At the southwest corner of the Courthouse Square, near the intersection of Center and Washington streets, stands a historic marker of brick topped by a bronze plaque. “Center Street site,” it reads. “First brick pavement in the United States / Innovation to Modern Highways / Installed 1877.”
Mighty impressive. Unfortunately, the claim of “first” is simply not true.
This well-worn myth has been around for nearly a century, if not longer, though as oftentimes is the case with local legends and lore, there is some truth to the story. The plaque correctly states that Napoleon B. Heafer “installed” a stretch of brick pavement in 1877, and it’s mostly correct in that this represented an “innovation to modern highways” (though “streets” would be a more appropriate word choice than “highways.”)
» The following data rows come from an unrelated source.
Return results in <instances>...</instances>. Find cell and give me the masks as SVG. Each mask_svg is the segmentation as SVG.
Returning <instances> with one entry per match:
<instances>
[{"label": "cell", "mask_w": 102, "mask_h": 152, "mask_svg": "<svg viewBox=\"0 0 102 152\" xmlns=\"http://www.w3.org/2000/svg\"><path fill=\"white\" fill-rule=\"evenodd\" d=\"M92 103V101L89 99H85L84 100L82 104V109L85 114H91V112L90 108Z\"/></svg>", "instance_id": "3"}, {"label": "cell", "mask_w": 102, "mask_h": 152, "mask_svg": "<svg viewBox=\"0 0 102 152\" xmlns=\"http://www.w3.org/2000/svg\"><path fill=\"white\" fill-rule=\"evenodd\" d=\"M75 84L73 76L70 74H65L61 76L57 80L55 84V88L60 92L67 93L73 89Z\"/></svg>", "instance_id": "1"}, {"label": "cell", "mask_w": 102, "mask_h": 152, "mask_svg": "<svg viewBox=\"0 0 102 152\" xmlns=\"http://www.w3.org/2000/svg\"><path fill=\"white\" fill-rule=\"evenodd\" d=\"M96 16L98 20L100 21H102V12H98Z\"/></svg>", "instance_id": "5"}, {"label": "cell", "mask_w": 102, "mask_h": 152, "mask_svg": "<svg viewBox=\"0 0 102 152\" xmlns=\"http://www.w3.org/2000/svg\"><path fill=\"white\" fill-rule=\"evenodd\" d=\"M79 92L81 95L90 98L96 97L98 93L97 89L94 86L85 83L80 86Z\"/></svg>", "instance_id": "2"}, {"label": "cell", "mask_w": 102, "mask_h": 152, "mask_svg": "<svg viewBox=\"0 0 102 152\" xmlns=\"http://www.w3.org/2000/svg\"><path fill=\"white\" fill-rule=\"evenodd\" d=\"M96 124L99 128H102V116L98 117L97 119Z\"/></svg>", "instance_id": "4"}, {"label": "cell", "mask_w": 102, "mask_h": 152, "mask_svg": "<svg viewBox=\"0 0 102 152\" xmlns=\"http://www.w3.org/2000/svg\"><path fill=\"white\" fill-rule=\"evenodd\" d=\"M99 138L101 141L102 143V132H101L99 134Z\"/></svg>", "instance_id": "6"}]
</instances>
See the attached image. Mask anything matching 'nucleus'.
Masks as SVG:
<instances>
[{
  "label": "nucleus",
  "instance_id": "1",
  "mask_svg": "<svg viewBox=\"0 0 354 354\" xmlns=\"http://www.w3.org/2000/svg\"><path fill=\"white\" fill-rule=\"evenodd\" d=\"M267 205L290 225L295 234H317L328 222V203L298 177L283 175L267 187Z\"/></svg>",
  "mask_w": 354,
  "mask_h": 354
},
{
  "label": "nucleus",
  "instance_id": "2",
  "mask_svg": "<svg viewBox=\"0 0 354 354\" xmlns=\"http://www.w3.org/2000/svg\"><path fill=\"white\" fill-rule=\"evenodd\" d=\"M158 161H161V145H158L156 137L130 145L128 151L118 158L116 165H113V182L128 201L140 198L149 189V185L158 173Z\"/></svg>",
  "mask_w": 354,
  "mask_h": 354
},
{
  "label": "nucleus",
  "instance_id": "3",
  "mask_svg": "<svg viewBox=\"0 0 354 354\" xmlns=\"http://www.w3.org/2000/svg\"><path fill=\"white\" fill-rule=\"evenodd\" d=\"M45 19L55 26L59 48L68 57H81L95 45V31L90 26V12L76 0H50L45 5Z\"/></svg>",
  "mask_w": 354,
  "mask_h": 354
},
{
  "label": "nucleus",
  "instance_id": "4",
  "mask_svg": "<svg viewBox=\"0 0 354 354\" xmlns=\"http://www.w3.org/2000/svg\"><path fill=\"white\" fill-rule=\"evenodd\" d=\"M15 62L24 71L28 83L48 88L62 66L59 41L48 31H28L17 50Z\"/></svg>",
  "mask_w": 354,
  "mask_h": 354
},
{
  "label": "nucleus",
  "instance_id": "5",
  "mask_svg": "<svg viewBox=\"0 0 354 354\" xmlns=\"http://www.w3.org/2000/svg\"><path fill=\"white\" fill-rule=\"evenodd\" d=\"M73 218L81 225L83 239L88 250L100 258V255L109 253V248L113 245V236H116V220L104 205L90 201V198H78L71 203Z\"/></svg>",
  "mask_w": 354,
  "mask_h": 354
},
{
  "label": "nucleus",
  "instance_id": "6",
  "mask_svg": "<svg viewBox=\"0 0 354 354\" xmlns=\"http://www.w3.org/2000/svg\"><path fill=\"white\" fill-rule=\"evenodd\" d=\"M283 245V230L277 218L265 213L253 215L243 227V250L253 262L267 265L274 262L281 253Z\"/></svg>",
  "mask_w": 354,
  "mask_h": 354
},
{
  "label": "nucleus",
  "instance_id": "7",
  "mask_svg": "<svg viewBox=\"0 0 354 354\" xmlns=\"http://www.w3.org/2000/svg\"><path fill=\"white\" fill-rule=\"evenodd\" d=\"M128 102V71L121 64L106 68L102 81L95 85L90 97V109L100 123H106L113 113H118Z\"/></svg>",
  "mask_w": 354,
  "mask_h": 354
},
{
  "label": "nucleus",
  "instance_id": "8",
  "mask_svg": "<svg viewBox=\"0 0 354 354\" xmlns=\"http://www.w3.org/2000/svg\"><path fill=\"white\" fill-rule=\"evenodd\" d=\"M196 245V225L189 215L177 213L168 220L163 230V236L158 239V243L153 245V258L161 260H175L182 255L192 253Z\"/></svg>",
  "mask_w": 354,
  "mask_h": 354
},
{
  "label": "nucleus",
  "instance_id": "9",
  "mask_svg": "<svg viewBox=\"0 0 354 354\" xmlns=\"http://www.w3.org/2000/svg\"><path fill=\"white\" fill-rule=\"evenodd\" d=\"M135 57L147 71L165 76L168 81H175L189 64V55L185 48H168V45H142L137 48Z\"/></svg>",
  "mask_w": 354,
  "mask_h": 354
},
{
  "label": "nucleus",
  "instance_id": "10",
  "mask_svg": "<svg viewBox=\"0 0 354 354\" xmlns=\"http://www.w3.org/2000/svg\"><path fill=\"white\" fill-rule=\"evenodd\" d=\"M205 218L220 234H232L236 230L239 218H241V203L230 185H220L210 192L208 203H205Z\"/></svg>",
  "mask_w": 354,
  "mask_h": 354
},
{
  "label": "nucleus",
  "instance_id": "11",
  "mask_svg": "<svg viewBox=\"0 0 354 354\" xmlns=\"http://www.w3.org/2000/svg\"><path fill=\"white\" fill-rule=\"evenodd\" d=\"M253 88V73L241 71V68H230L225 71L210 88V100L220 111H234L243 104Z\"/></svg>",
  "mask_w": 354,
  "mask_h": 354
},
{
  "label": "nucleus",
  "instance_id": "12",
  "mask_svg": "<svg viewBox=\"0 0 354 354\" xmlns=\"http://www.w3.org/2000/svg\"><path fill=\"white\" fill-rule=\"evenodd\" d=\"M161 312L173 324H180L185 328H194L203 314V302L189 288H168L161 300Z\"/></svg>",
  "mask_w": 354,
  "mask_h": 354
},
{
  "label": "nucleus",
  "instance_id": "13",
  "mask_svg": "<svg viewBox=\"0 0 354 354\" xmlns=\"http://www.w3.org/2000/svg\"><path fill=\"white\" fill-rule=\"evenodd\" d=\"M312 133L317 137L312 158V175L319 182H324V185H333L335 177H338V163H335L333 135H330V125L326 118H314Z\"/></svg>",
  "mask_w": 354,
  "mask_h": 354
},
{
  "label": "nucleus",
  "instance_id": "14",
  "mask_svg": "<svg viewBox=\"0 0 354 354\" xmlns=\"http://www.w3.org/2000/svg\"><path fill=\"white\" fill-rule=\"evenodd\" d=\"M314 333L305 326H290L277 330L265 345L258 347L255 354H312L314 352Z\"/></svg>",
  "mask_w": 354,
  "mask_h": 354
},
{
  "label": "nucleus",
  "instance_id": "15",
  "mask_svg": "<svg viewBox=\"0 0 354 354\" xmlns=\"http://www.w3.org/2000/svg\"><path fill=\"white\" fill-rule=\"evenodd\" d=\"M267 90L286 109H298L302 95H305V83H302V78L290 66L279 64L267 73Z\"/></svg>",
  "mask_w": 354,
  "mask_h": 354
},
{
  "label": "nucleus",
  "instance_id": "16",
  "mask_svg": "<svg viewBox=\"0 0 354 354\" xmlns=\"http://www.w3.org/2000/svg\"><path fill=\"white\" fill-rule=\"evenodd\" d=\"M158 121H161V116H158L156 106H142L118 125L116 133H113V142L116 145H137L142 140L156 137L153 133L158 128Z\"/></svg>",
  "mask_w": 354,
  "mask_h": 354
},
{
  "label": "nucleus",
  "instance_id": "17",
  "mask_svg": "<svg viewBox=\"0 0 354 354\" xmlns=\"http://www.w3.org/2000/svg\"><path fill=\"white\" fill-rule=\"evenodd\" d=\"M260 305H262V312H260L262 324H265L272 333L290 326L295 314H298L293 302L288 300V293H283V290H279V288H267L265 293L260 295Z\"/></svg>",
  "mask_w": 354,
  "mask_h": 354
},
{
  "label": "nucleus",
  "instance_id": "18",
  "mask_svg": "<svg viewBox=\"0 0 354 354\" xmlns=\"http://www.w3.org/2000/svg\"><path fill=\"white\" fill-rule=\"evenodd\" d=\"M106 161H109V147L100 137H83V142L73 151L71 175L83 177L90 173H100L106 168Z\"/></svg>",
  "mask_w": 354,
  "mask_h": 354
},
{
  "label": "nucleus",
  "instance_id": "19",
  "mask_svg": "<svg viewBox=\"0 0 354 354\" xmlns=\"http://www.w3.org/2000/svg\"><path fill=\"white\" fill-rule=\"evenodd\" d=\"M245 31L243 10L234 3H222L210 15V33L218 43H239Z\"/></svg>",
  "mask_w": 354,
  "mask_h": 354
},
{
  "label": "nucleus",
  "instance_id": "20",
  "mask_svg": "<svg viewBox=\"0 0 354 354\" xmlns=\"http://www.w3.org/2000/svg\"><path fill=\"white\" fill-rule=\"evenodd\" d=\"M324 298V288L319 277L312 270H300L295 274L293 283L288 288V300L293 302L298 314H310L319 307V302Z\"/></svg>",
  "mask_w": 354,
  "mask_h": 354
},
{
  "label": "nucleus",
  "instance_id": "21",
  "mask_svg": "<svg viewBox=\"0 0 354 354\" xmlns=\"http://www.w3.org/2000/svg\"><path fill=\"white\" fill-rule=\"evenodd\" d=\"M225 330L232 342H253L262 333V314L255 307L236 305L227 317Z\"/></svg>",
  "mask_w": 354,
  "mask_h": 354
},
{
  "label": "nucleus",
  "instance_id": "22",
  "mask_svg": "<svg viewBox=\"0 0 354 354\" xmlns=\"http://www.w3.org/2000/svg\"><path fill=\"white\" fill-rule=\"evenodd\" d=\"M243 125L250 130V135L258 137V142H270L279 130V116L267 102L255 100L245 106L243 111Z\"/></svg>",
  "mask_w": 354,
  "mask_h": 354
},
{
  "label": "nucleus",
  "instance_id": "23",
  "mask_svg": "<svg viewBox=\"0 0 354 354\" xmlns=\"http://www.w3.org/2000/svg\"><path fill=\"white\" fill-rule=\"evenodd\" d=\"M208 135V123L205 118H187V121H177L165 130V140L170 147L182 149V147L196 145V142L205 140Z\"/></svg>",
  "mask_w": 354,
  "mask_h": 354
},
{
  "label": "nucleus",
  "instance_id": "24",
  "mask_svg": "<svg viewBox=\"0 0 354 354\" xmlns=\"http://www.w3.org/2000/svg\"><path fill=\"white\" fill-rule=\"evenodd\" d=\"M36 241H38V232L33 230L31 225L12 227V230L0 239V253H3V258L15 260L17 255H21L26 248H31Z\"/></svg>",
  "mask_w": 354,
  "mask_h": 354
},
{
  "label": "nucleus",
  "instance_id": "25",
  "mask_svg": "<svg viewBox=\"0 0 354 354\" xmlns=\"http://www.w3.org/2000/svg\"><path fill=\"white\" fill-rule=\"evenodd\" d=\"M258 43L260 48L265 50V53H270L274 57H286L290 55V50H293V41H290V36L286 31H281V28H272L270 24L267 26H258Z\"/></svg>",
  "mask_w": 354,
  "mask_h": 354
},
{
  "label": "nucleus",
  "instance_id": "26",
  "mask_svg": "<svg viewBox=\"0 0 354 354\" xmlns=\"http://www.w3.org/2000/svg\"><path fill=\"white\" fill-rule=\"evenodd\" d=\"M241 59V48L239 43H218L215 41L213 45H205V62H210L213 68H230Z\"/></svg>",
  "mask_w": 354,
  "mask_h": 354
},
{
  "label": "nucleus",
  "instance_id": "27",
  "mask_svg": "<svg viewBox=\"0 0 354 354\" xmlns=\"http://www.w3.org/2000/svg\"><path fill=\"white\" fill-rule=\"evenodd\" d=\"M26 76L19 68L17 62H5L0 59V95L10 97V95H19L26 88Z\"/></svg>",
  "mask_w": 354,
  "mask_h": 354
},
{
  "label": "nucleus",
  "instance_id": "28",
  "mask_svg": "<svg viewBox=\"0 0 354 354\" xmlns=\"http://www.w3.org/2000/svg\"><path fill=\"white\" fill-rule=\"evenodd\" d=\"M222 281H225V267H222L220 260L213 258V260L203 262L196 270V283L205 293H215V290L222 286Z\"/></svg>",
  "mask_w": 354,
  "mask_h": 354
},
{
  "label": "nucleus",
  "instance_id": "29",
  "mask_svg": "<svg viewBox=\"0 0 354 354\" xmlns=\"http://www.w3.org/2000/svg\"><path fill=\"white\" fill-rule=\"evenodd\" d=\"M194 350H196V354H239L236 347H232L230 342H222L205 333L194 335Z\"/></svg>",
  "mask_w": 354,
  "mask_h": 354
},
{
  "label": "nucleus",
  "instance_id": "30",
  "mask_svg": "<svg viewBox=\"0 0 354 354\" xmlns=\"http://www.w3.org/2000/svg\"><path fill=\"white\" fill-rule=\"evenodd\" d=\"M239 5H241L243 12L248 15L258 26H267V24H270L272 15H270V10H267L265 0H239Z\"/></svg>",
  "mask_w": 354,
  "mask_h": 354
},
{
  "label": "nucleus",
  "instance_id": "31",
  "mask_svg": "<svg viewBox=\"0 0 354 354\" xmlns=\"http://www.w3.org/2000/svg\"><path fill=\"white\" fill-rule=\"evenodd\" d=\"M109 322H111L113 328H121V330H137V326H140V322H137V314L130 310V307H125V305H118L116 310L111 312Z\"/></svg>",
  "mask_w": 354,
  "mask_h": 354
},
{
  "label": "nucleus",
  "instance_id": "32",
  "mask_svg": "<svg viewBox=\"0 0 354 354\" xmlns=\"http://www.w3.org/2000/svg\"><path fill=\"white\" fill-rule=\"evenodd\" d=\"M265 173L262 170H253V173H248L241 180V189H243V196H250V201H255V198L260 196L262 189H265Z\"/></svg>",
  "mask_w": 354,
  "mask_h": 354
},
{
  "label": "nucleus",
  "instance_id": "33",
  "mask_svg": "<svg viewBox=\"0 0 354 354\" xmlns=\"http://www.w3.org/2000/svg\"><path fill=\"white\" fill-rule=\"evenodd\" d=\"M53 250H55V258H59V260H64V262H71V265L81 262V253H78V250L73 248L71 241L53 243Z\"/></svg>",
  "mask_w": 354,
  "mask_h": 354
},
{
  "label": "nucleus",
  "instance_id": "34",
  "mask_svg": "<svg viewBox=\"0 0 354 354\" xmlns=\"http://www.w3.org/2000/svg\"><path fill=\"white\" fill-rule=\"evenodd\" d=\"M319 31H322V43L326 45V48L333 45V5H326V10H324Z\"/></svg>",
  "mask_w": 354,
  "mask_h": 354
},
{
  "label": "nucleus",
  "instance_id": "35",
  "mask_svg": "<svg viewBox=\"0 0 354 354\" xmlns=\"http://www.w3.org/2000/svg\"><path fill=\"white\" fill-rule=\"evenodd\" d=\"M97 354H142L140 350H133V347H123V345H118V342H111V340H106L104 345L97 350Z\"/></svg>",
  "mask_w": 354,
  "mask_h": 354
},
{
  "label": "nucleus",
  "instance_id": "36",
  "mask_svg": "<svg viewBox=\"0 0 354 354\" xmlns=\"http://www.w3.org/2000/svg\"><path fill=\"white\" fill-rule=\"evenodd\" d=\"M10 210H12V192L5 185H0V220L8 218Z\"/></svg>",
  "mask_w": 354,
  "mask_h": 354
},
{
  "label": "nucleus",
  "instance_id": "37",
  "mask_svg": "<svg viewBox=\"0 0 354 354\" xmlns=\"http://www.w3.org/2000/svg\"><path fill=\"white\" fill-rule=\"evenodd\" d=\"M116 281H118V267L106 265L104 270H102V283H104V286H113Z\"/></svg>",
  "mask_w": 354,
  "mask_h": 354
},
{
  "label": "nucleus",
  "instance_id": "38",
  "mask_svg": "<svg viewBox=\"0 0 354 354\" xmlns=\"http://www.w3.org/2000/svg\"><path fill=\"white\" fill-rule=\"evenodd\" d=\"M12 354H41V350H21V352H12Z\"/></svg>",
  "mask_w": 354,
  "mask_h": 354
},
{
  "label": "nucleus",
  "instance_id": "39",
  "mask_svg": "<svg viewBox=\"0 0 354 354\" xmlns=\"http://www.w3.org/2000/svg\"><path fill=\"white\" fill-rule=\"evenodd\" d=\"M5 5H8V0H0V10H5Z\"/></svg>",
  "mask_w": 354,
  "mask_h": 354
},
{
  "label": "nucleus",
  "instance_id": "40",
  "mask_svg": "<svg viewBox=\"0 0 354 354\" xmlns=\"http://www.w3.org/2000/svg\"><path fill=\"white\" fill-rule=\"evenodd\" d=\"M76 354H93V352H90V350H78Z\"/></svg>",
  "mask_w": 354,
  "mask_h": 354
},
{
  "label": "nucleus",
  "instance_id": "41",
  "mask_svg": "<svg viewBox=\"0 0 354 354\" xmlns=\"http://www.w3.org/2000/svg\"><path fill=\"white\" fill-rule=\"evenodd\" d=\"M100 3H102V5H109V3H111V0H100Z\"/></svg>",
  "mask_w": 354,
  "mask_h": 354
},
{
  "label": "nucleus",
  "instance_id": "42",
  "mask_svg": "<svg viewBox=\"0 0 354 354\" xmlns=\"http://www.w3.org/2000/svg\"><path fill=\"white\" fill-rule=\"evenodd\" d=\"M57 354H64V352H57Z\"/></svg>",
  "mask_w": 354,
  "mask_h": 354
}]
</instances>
In fact, by 1900, the “Bloomington System” of street paving was well-known to city officials and engineers across much of the Midwest. Descriptions of the local method appeared in technical manuals and in the general interest magazine Century. Delegations also visited Bloomington to check out its state-of-the-art pavement.
Although Heafer cannot claim the first brick street, he certainly was an early pioneer in the movement.
For the record, the first U.S. patent for brick paving dates to 1868, and the nation’s first full block of brick paving in 1873, with Charleston, WV, claiming the honors.
It’s difficult for one to exaggerate the transformative nature of brick pavement. Objects left on the streets, even dead animals, would be trampled further into the mud and muck. In the 1850s, one observer identified various items driven into the mud, including a broken lamppost, large barrel, granite blocks, stone jug, window frame and pieces of pig iron.
“A continent of mud fathomless and shoreless, they are the terror of strangers and the disgust of her citizens,” was how one visitor to Bloomington described its streets in 1859. “Her streets,” this visitor added of Bloomington, “instead of being an honor and an ornament, are her greatest discredit.
With no ready access to building stone, local officials had to look elsewhere. Bloomington’s first paved (albeit non-brick) street was a stretch of East Grove, where layers of crushed rock were laid down in order to facilitate the traffic between downtown and the Illinois Central Railroad depot (located roughly where Beer Nuts stands today.) Gravel was spread on other main thoroughfares and side streets, though heavy rains and traffic quickly created monster potholes known as “duck ponds.” City officials also paved a handful of streets with creosote-soaked wood block, surviving patches of which might still be seen in the drives of a few Grove Street residences.
Two years later, 1875, Bloomington brick maker Napoleon Heafer (his middle initial “B” stood for Bonaparte, naturally) received permission from city officials to install a test patch of brick pavement measuring some 120 square feet at the corner of Center and Washington streets. Heafer’s system featured a four-inch layer of coal cinders topped in sand, followed by a layer of common building bricks laid flat, more sand atop that, and then a second layer of bricks, this time set on edge. The test patch was put down in the spring, and that fall the surface bricks were removed and inspected for wear and tear.
Although the experiment proved a success (much to the surprise of skeptics) it took another two years for Heafer and his business partner John McGregor to convince the city council to pave the entire one-block stretch of North Center Street running along the west side of the Courthouse Square. This too proved a success, for the street was not repaved until 1892.
Once brick paving took off, city officials divided up contracts among three local brick makers, who in turn charged identical price. The quality of Bloomington brick suffered from softness and high porosity, a consequence of low (relatively speaking) kiln temperatures and impurities of the local clay supply. These softer bricks were ill-suited to the punishing grind of 19th century traffic, such as heavy wagon wheels made of iron and steel.
In 1896, John Cherry of Jacksonville became the first outsider to receive a pavement contract from the city (see accompanying image.) He also used out-of-town brick, and soon enough Bloomington manufacturers found they could not compete with machine-made, ground shale brick baked at high industrial temperatures. “The American shale paver was surely one of the most indestructible objects created in the 19th century; many equal the hardness of high-grade steel and will scratch quartz,” noted William D. Walters, Jr., an emeritus professor in historical geography from Illinois State University who has studied this topic at length.
Heafer’s operation and those of his competitors are long gone, but their clay pits survive as the collection of small lakes scattered at the south end of Bloomington.
By 1926, Bloomington had more than 46 miles of brick streets, about 7 of asphalt and 6 of concrete. Brick remained the dominant surface into the late 1930s. Over the next several decades, though, many of the city’s brick streets were buried under one or more layers of concrete or asphalt. In 2017, the city approved a master plan to protect its remaining 3.5 miles of brick streets.
Another factual error on the Center Street plaque is the claim that the plaque itself is “set in original paving brick.” The bricks are actually shale pavers produced many years after the 1877 experiment!
A decade or so ago, vandals chipped away at the mortar and removed several bricks, believing perhaps they were now in possession of a valuable piece of U.S. history. One would like to think the local history gods got a good laugh this sad case of petty thievery.